Three-Day School-Museum Projects
Grades 1–6
Students explore a theme in depth in the school classroom, museum galleries, and children’s studioin this three-day program conducted by artist educators. Select from interdisciplinary themes designed to inspire creative thinking and art-making with applications across the curriculum.
$595.00/class; 35 students maximum

Monday: two-hour session in your classroom conducted by the museum’s teaching artists (scheduled to fit your school day)

Tuesday and Wednesday: gallery-studio experience
at the museum (10:15 a.m.–1:15 p.m.)

Architecture: Problem-Solving Forms and Design   
Students explore the creative process of architecture through gallery discussions and production of their own architectural drawings and models. The museum’s world-renowned collection of full-sized casts of ancient and medieval monuments in the Hall of Architecture provides insight on the relationships between form and function, and between structural and decorative design. Students learn architectural vocabulary, create drawings for their structures, and translate their sketches to three-dimensional models. The uses of measurement and problem-solving are integral to the construction process.

Presenting Pittsburgh: Past and Present   
Views of Pittsburgh as seen through the eyes of Pittsburgh artists offer a unique way to learn about the city’s history and its evolving industrial landscape. Students compare and contrast African American artist Romare Bearden’s collage of his childhood home near the steel mills in Lawrenceville with self-taught artist John Kane’s paintings of Pittsburgh neighborhoods and European immigrant Aaron Gorson’s dramatic nocturnal views of rivers and mills. Students create personal multimedia cityscapes using painting, printmaking,
and collage.

Painting Portraits in Time  
Portraiture can capture both a physical likeness and less tangible aspects of identity, such as personality, character, and social status. Direct observation and interpretive discussion of pose, facial expression, clothing, and setting in paintings from the 15th century to the present prepare students to create portraits of real or imagined individuals in the studio. They will establish a specific identity and context for their portrait subject while experimenting with modeling, proportion, composition, and color to create realistic or expressive representations.

Studying Symbols and Stories in Art  
Civilizations throughout time and across the globe have preserved and communicated cultural values and traditions through symbols and myths. Gallery discussion and sketching of sculpture and architectural fragments in the museum’s collection from Egypt, Greece, Rome, China, and India inspire students to develop their own sets of symbols and narratives and to communicate their mythologies in painted and sculpted relief panels and sculpture-in-the-round.

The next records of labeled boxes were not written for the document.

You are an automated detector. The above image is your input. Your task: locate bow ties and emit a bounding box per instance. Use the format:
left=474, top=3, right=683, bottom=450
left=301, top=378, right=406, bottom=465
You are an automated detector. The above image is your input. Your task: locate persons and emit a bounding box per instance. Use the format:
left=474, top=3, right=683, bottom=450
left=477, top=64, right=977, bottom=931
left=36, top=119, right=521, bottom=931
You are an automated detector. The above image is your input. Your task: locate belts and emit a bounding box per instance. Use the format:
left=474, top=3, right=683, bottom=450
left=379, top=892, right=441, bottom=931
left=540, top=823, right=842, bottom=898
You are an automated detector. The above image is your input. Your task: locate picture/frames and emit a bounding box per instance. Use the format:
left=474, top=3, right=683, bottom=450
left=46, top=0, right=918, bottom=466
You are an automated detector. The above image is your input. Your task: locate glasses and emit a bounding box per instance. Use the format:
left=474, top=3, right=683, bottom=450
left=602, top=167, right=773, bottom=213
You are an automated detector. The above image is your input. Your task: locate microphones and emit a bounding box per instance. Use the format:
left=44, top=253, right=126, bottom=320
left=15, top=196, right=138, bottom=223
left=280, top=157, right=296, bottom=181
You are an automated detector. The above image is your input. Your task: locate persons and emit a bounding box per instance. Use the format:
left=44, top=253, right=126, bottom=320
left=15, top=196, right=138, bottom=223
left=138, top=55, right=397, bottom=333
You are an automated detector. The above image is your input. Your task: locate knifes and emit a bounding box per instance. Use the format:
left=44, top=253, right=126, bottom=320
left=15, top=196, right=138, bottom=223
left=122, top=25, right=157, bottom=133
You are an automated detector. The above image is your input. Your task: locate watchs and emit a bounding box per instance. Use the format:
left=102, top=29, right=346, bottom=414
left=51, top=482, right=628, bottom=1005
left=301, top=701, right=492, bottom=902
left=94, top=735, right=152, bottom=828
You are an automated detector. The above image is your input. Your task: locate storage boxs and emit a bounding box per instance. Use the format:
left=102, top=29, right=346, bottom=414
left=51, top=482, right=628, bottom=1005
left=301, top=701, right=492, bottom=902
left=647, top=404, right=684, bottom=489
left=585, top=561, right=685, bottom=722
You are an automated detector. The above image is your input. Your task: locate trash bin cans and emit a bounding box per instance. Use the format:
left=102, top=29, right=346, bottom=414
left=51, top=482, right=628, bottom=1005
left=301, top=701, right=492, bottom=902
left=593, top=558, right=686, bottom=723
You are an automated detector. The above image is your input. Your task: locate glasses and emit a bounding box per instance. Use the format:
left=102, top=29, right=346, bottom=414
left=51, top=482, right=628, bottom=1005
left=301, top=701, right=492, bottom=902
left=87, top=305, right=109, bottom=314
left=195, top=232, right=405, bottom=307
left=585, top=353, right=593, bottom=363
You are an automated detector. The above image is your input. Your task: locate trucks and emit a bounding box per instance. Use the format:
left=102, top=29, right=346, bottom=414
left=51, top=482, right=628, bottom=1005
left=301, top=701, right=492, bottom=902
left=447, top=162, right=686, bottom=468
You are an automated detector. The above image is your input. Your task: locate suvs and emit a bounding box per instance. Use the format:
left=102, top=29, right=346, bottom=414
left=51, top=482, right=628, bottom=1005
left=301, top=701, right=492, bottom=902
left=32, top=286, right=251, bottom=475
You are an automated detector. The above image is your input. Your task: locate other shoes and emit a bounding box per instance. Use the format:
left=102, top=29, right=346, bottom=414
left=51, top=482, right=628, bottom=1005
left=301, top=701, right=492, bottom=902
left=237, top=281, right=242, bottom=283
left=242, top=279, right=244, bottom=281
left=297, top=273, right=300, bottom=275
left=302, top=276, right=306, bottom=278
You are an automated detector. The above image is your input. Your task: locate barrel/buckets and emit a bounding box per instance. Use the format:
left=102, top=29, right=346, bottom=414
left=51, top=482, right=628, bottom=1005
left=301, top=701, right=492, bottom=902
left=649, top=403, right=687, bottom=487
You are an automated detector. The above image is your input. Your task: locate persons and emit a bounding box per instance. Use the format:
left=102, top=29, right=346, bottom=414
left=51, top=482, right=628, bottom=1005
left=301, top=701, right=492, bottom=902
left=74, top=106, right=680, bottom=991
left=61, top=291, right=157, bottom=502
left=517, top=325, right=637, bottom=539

Mining the Magnificent Middle Ages   
Medieval objects—from an exquisite ivory miniature to a life-sized plaster cast of a church facade—provide the context for investigating life in Europe in the Middle Ages. Students discover how visual images in paint, stone, wood, and ivory communicated elaborate stories to a non-reading public. Students learn about the lives of apprentices and artisans as they try their hand at independent projects and group work modeled on the medieval guild system.